Jika beberapa sara’ di atas sudah dilakukan sang khatib, maka para tutoa (warga sepuh) memastikan bahwa satu tahun ke depan kehidupan bermasyarakat akan baik. Hal ini sudah terbukti karena sara’ ini dilakukan turun temurun dan itu mempengaruhi siklus kehidupan.

Puncak sara’ ini ketika memasuki khutbah kedua. Sementara khatib memulai khutbah kedua maka sebagian besar masyarakat berbondong-bondong menaiki mimbar sambil menyentuh khatib atau doa yang dibacakan. Setelah itu menyisipkan amplop ke dalam saku khatib sebagai bagian angngalle barakka’ ri katubbayya (mengambil berkah di khutbah kedua Ied).
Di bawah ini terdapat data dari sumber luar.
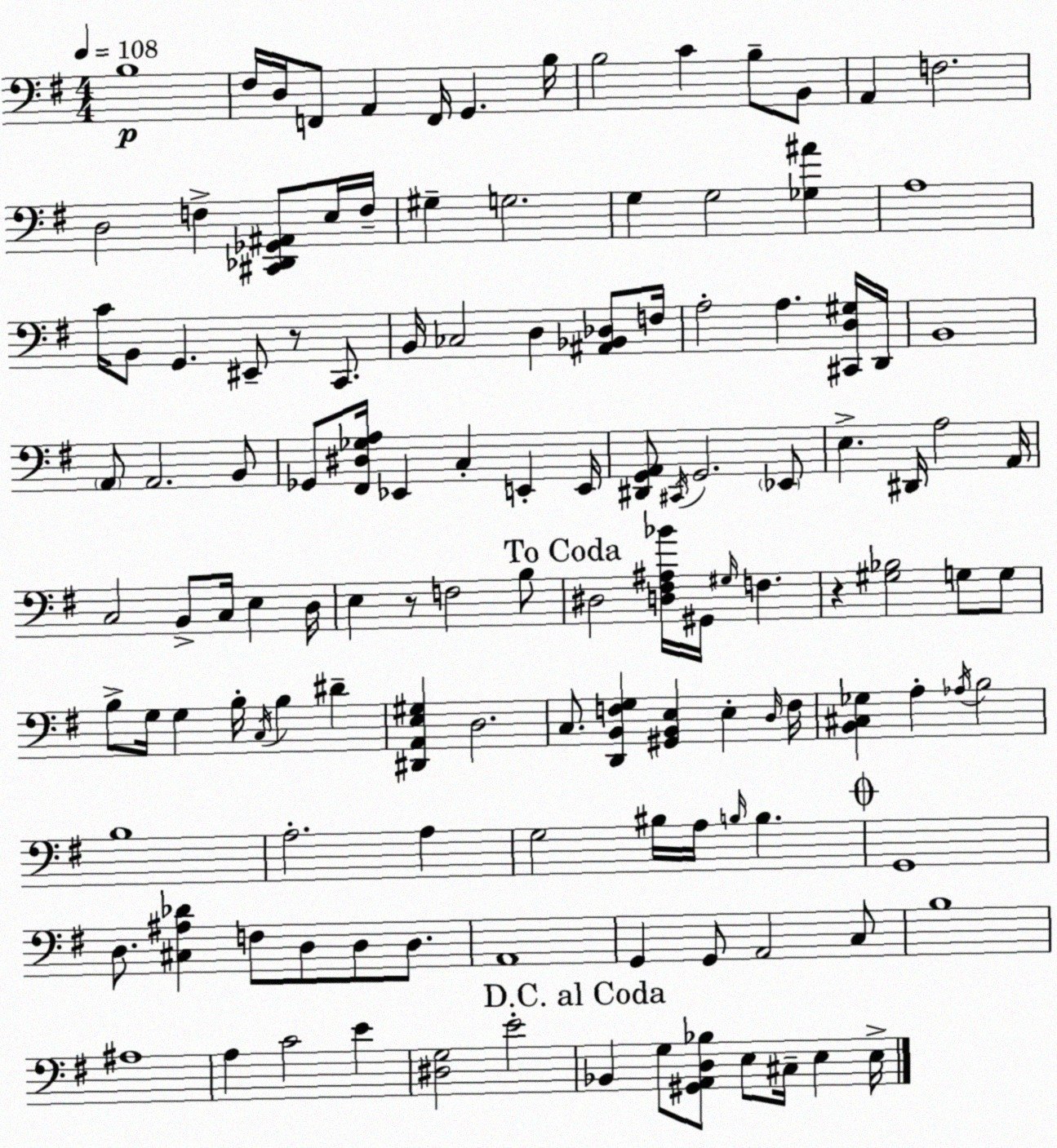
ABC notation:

X:1
T:Untitled
M:4/4
L:1/4
K:Em
B,4 ^F,/4 D,/4 F,,/2 A,, F,,/4 G,, B,/4 B,2 C B,/2 B,,/2 A,, F,2 D,2 F, [^C,,_D,,_G,,^A,,]/2 E,/4 F,/4 ^G, G,2 G, G,2 [_G,^A] A,4 C/4 B,,/2 G,, ^E,,/2 z/2 C,,/2 B,,/4 _C,2 D, [^A,,_B,,_D,]/2 F,/4 A,2 A, [^C,,D,^G,]/4 D,,/4 B,,4 A,,/2 A,,2 B,,/2 _G,,/2 [^F,,^D,_G,A,]/4 _E,, C, E,, E,,/4 [^D,,G,,A,,]/2 ^C,,/4 G,,2 _E,,/2 E, ^D,,/4 A,2 A,,/4 C,2 B,,/2 C,/4 E, D,/4 E, z/2 F,2 B,/2 ^D,2 [D,^F,^A,_B]/4 ^G,,/4 ^G,/4 F, z [^G,_B,]2 G,/2 G,/2 B,/2 G,/4 G, B,/4 C,/4 B, ^D [^D,,A,,E,^G,] D,2 C,/2 [D,,B,,F,G,] [^G,,B,,E,] E, D,/4 F,/4 [B,,^C,_G,] A, _A,/4 B,2 B,4 A,2 A, G,2 ^B,/4 A,/4 B,/4 B, G,,4 D,/2 [^C,^A,_D] F,/2 D,/2 D,/2 D,/2 A,,4 G,, G,,/2 A,,2 C,/2 B,4 ^A,4 A, C2 E [^D,G,]2 E2 _B,, G,/2 [^G,,A,,D,_B,]/2 E,/2 ^C,/4 E, E,/4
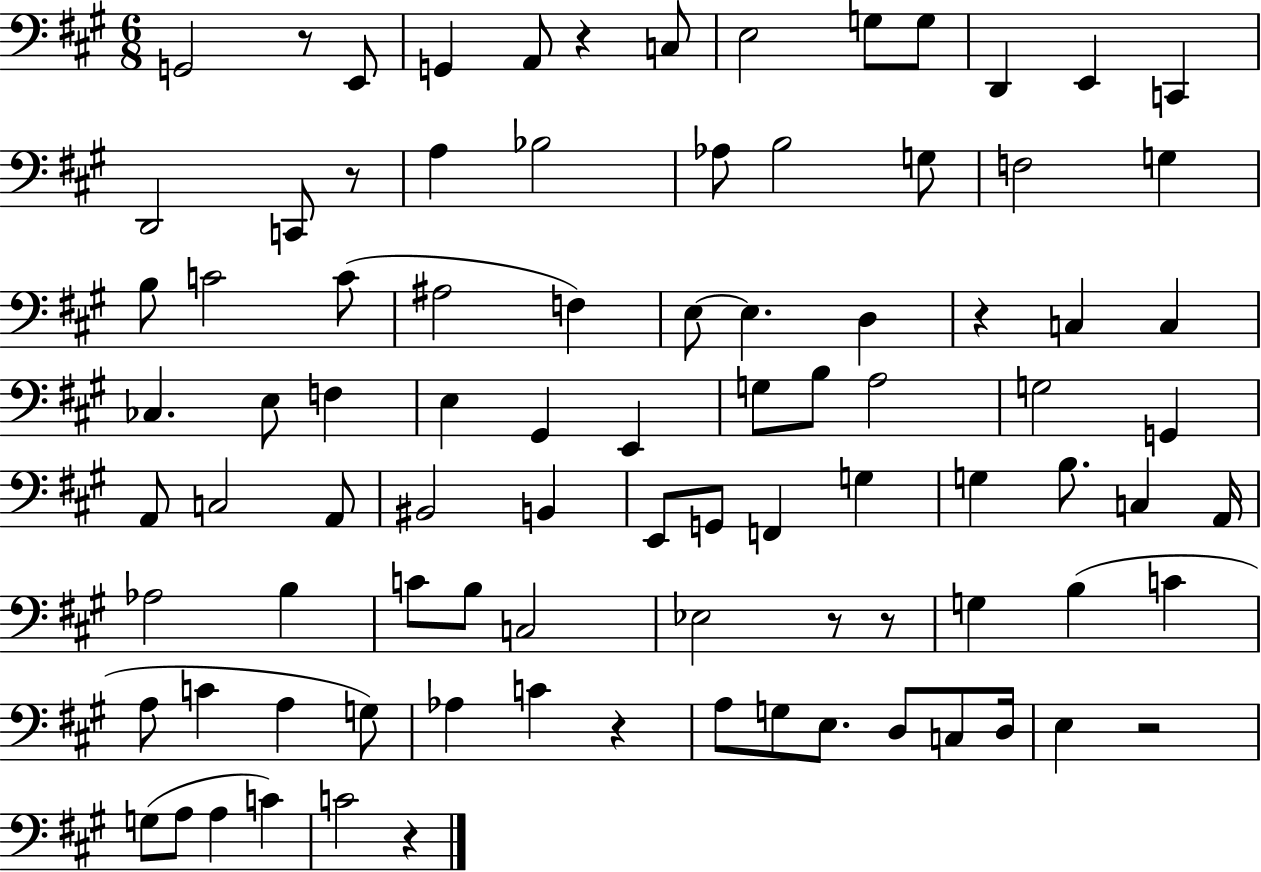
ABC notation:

X:1
T:Untitled
M:6/8
L:1/4
K:A
G,,2 z/2 E,,/2 G,, A,,/2 z C,/2 E,2 G,/2 G,/2 D,, E,, C,, D,,2 C,,/2 z/2 A, _B,2 _A,/2 B,2 G,/2 F,2 G, B,/2 C2 C/2 ^A,2 F, E,/2 E, D, z C, C, _C, E,/2 F, E, ^G,, E,, G,/2 B,/2 A,2 G,2 G,, A,,/2 C,2 A,,/2 ^B,,2 B,, E,,/2 G,,/2 F,, G, G, B,/2 C, A,,/4 _A,2 B, C/2 B,/2 C,2 _E,2 z/2 z/2 G, B, C A,/2 C A, G,/2 _A, C z A,/2 G,/2 E,/2 D,/2 C,/2 D,/4 E, z2 G,/2 A,/2 A, C C2 z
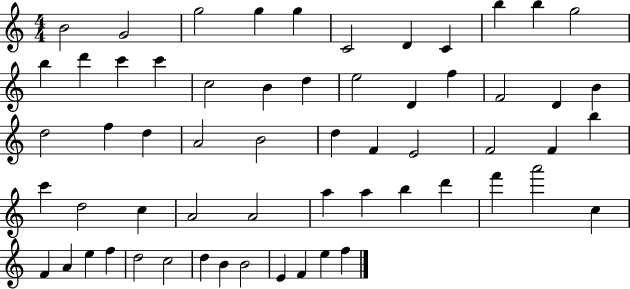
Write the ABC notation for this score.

X:1
T:Untitled
M:4/4
L:1/4
K:C
B2 G2 g2 g g C2 D C b b g2 b d' c' c' c2 B d e2 D f F2 D B d2 f d A2 B2 d F E2 F2 F b c' d2 c A2 A2 a a b d' f' a'2 c F A e f d2 c2 d B B2 E F e f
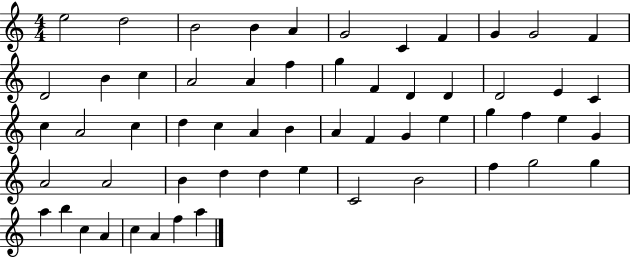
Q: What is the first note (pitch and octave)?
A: E5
Ngalle barakka’ pada saat pembacaan khutbah kedua termasuk tradisi yang sudah jarang dilakukan. Hanya beberapa desa di dataran tinggi Gowa yang masih menyuburkan tradisi ini. Secara pribadi Aku belum pernah menanyakan tradisi ini dari mana asal usulnya. Tapi jika melihat kenyataan yang ada ini bisa dipastikan bahwa tradisi ini adalah tabarruk.

Tabarruk sendiri adalah sebuah tindakan mencari keberkahan Tuhan melalui pengaruh orang-orang suci seperti Nabi, wali, orang saleh, kiyai, dan sebagainya yang dengan perantaranya diakui dapat mendatangkan kebaikan.

Objek yang dianggap bisa menjadi perantara kebaikan adalah doa dari khutbah. Kemudian khatib juga dianggap sebagai sumber keberkahan untuk siklus kehidupan selama satu tahun. Jadi seperti yang Aku katakan di bagian sebelumnya bahwa menjadi khatib di hari raya adalah amanah besar dari umat, dan ini beban mental.

Secara subjektif Aku merasakannya. Apalagi  waktu itu Aku masih seorang pelajar yang tidak bisa menghindar dari aktivitas-aktivitas yang mungkin menodai citra sebagai khatib. Good looking lah istilahnya.

Setelah pelaksanaan  Ied maka hari itu masih ada sara’ yang harus dilakukan, yaitu peci sebagai simbol kebaikan dan keberkahan tidak boleh dilepaskan selama sehari kecuali pada saat tidur, atau di dalam kamar mandi.

Tanpa ada pembelajaran khusus tentang tabarruk ternyata masyarakat sudah banyak yang mempraktekkannya. Mungkin jika ditanya alasannya apa maka jawaban tidak jauh dari ungkapan “ini warisan tu riolota (nenek moyang)” tanpa memperdulikan apakah ini boleh atau tidak mengingat tabarruk adalah persoalan khilafiah.

Tapi pada dasarnya angngalle barakka’ ini adalah kearifan lokal (local wisdom) yang mesti tetap dijaga keberlanjutannya. Apalagi tradisi ini sangat dipercaya masyarakat setempat memberi pengaruh berupa barakka’ (keberkahan) selama satu tahun kedepan.